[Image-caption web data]
☆ ☆ ☆ ☆ ☆

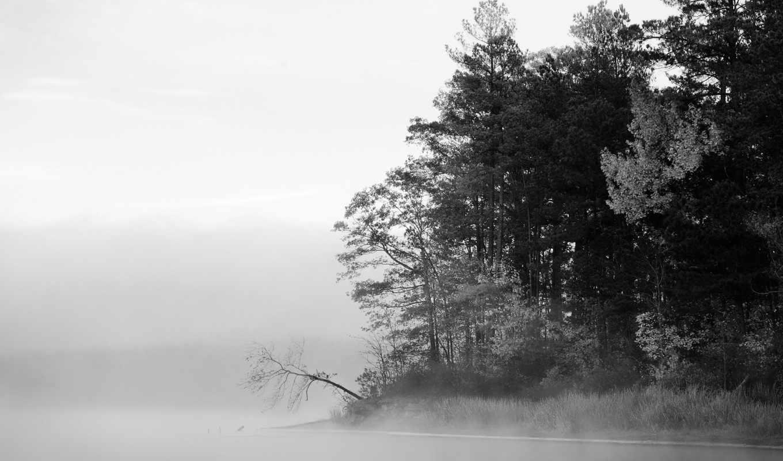 осень, лес, туман, foggy, густой,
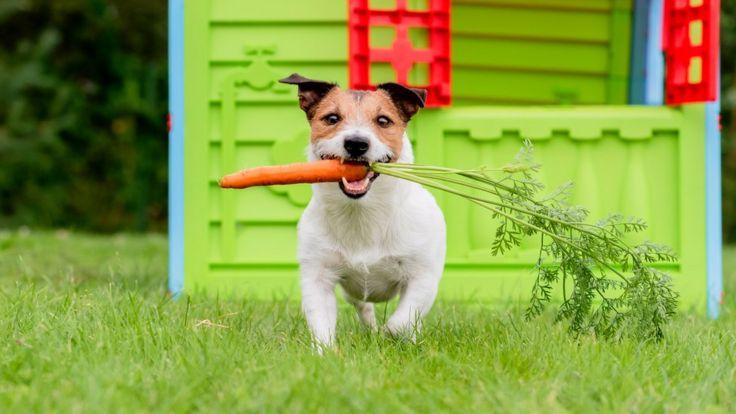 Собачка с морковкой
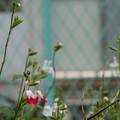 あかしろの花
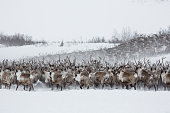 Herd of reindeer moving from right to left to comeback on a upper right of the frame. cloudy day in a tundra.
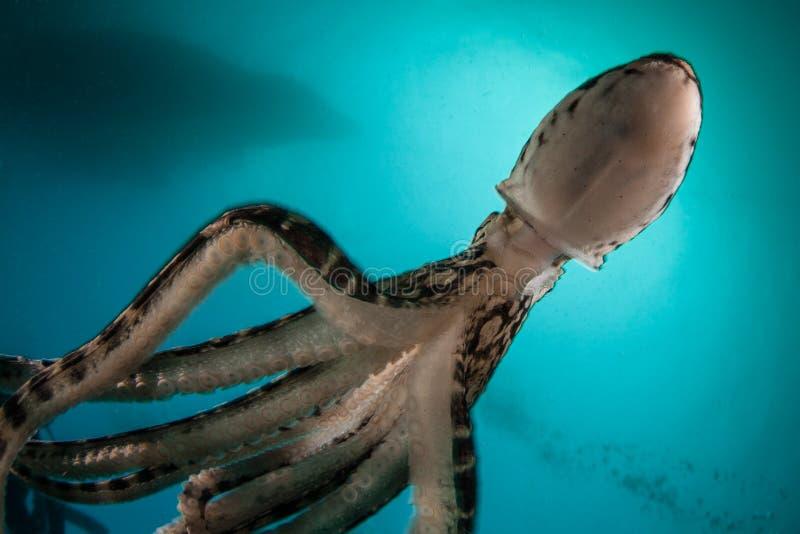 仿造章鱼在Lembeh海峡,印度尼西亚 免版税图库摄影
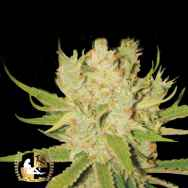 Lady Sativa Genetics Seeds KnightsBridge OG Haze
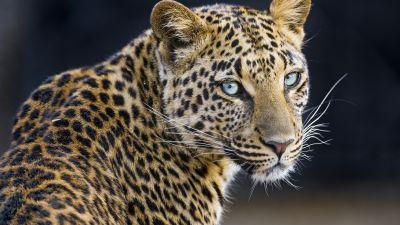 Leopardess, Jaguar, Closeup, Portrait, Big cat, Wild animal, Predator, Carnivore, Face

☆ ☆ ☆ ☆ ☆

Give again, unchanged, only the lines from the line containing "Lady Sativa Genetics" to the last line of the records above. Pictures do not belong in the copy.

Answer to the problem:
 Lady Sativa Genetics Seeds KnightsBridge OG Haze
 Leopardess, Jaguar, Closeup, Portrait, Big cat, Wild animal, Predator, Carnivore, Face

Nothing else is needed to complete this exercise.